The Pleasure Garden: A Very Queer Historical Intro to the Art of Film
Back in the 1960s, when flowers had power, and you saved water by showering with a friend, and if it felt good, you did it, queer artists introduced experimental film to sights and sounds that had seldom been seen on the screen—or in respectable society. Before the Age of Aquarius ran headlong into the Age of Reagan, they had transformed filmmaking practice and subject matter, and helped redefine art, for commercial cinema as much as for museums and galleries.

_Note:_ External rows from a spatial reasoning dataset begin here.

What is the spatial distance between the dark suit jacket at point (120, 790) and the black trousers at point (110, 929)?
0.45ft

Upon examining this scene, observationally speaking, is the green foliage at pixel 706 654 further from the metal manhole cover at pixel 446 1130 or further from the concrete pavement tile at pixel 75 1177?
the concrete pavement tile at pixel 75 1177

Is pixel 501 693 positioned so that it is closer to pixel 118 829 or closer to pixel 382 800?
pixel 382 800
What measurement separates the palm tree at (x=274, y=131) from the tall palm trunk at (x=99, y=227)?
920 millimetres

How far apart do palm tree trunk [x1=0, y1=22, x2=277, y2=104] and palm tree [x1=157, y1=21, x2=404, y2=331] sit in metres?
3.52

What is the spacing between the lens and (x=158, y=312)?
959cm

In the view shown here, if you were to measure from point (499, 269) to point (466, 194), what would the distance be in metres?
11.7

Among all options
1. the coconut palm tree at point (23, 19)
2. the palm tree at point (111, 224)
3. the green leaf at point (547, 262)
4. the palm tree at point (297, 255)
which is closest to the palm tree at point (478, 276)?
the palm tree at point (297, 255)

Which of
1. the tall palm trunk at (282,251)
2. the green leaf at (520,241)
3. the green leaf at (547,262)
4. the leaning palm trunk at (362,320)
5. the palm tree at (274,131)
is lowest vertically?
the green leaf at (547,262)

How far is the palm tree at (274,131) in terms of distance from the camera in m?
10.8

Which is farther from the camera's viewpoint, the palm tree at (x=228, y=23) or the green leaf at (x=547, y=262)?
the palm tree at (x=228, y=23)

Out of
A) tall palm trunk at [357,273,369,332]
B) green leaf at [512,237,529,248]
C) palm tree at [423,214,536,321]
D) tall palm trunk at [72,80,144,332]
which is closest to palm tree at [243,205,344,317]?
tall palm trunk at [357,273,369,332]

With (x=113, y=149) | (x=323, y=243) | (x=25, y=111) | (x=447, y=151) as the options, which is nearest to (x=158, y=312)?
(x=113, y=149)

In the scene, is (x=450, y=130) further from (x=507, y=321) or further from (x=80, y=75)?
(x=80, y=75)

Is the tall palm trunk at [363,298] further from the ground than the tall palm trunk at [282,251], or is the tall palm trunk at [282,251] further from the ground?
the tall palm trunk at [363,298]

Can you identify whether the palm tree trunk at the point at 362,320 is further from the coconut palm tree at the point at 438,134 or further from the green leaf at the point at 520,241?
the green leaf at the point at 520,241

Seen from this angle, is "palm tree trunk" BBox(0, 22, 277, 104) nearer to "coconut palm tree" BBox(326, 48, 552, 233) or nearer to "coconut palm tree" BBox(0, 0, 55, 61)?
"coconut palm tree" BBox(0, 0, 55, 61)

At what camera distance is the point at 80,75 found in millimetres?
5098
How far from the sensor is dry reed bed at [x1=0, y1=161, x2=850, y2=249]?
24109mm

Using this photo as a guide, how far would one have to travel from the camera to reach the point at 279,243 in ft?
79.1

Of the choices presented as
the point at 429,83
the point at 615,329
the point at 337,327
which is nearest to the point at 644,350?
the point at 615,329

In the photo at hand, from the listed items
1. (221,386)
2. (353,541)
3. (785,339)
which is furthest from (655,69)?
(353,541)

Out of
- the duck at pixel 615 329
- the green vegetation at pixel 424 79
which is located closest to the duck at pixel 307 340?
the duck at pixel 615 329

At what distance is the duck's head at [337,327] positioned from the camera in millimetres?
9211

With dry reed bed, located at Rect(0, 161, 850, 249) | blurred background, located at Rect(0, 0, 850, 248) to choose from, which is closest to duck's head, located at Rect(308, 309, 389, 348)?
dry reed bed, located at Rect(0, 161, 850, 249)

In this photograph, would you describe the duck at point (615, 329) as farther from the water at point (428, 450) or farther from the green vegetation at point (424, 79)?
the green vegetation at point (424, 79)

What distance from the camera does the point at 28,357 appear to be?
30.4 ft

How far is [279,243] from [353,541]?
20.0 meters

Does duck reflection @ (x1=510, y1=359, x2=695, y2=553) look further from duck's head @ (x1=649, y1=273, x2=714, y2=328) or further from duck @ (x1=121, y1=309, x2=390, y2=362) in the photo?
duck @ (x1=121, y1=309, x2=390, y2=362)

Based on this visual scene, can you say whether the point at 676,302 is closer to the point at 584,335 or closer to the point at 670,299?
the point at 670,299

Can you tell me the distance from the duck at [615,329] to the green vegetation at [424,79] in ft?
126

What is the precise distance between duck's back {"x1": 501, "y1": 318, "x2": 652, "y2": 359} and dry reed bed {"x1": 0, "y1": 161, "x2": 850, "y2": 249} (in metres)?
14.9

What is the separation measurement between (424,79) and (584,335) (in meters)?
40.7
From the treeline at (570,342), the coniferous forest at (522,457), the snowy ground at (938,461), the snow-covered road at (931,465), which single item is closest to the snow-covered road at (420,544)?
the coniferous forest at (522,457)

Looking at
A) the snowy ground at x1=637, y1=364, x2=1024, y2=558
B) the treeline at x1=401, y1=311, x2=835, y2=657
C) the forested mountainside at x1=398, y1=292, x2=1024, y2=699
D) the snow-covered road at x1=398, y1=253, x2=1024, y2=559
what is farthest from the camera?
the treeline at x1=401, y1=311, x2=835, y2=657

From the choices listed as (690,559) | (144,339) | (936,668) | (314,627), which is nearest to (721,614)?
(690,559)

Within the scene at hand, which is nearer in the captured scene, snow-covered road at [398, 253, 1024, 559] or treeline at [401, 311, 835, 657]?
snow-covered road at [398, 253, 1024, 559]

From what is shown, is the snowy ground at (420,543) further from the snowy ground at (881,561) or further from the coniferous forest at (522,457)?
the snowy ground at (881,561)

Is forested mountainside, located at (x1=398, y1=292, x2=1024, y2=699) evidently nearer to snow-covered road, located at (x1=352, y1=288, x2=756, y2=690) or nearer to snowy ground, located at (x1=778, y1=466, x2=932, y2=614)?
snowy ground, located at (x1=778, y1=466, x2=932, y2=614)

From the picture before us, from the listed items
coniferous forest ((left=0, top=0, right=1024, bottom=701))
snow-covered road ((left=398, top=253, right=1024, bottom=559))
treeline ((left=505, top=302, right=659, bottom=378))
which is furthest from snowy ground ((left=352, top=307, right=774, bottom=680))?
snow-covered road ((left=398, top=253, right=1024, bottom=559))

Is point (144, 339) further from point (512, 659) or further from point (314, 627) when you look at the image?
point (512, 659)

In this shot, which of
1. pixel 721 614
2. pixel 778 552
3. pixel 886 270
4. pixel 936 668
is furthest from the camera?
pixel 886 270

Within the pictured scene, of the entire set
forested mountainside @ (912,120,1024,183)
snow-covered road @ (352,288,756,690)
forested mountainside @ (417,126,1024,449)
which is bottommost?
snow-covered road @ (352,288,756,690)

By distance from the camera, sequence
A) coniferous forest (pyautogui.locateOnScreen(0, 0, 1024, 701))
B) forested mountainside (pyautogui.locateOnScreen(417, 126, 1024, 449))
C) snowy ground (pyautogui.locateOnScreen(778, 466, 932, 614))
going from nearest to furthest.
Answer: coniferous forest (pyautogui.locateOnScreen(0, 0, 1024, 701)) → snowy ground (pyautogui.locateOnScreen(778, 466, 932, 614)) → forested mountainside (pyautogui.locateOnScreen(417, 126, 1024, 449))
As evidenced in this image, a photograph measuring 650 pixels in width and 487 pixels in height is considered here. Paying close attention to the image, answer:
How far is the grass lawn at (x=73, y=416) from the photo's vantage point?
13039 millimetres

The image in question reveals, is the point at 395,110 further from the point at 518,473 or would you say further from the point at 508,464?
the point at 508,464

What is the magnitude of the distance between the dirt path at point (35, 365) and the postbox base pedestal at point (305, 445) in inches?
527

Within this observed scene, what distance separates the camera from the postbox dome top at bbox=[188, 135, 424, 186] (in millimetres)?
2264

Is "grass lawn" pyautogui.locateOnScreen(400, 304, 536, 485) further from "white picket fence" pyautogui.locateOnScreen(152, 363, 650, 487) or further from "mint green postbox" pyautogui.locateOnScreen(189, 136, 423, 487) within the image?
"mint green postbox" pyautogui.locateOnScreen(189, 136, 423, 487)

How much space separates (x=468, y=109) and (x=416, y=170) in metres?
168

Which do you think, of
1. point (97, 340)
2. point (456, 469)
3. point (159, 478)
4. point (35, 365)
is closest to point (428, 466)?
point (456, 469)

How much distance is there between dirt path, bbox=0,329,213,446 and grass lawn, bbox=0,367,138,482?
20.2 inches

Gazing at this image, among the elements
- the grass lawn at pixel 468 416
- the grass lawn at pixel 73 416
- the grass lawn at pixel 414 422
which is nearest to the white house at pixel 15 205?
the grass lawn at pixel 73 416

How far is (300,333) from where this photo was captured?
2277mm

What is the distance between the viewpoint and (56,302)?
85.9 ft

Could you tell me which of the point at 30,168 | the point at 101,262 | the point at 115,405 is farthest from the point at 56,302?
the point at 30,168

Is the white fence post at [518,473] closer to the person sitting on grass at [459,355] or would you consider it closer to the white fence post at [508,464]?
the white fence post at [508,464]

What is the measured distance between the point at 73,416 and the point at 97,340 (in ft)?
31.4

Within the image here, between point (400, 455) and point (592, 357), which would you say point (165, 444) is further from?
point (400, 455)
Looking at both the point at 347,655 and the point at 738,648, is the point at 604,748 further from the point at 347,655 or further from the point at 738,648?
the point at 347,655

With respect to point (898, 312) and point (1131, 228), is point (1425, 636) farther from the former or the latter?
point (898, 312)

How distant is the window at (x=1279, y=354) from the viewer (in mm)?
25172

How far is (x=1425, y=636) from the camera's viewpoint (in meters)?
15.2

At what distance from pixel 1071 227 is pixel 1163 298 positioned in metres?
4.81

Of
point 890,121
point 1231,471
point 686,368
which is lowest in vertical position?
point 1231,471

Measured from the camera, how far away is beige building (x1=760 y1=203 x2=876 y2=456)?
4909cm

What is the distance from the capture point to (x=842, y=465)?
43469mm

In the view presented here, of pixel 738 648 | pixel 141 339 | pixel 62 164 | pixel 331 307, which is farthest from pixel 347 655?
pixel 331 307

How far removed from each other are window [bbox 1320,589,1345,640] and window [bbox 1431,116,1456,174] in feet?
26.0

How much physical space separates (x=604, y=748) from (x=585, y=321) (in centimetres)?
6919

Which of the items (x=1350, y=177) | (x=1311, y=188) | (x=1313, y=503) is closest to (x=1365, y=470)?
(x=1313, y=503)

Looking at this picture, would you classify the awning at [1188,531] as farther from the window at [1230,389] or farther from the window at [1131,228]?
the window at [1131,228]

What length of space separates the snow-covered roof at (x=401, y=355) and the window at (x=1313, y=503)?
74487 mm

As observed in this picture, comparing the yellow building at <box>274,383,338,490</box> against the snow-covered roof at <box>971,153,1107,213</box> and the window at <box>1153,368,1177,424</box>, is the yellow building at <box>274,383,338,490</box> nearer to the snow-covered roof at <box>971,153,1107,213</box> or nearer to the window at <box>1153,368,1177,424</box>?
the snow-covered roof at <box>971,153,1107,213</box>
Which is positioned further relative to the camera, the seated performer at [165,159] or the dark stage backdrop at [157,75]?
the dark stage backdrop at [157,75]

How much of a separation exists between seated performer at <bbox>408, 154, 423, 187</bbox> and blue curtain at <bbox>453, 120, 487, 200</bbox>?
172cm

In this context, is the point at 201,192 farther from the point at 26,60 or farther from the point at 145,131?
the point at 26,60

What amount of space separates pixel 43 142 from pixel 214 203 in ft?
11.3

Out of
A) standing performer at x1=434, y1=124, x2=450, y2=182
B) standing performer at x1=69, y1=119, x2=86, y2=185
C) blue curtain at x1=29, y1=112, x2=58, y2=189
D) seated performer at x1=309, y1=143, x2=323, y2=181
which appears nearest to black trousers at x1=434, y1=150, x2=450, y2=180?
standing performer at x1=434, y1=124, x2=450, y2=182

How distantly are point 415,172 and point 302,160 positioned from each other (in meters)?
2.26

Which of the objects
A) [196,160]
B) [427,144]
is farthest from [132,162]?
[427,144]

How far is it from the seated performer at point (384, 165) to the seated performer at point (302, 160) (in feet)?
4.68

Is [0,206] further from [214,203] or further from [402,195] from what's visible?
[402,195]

We’ll look at numerous excerpts to consider why experimentalism was so queer—and why queer filmmakers were so experimental.
***Part 1*** "Flaming Creatures" ***June 14th, 7pm***
***Part 2*** "Confessions" ***July 5th, 7pm***
Bernard Welt
, Professor Emeritus at the Corcoran School of the Arts and Design at The George Washington University (Washington DC), is the author of Mythomania: Fables, Fantasies, and Sheer Lies in American Popular Art and a contributor to several arts journals and catalogues. His particular area of interest is counter-realism in modern art: aesthetics of imagination, vision, and dreams. He is a widely published poet and has received a National Endowment for the Arts Fellowship in Writing and a Lambda Literary Award nomination.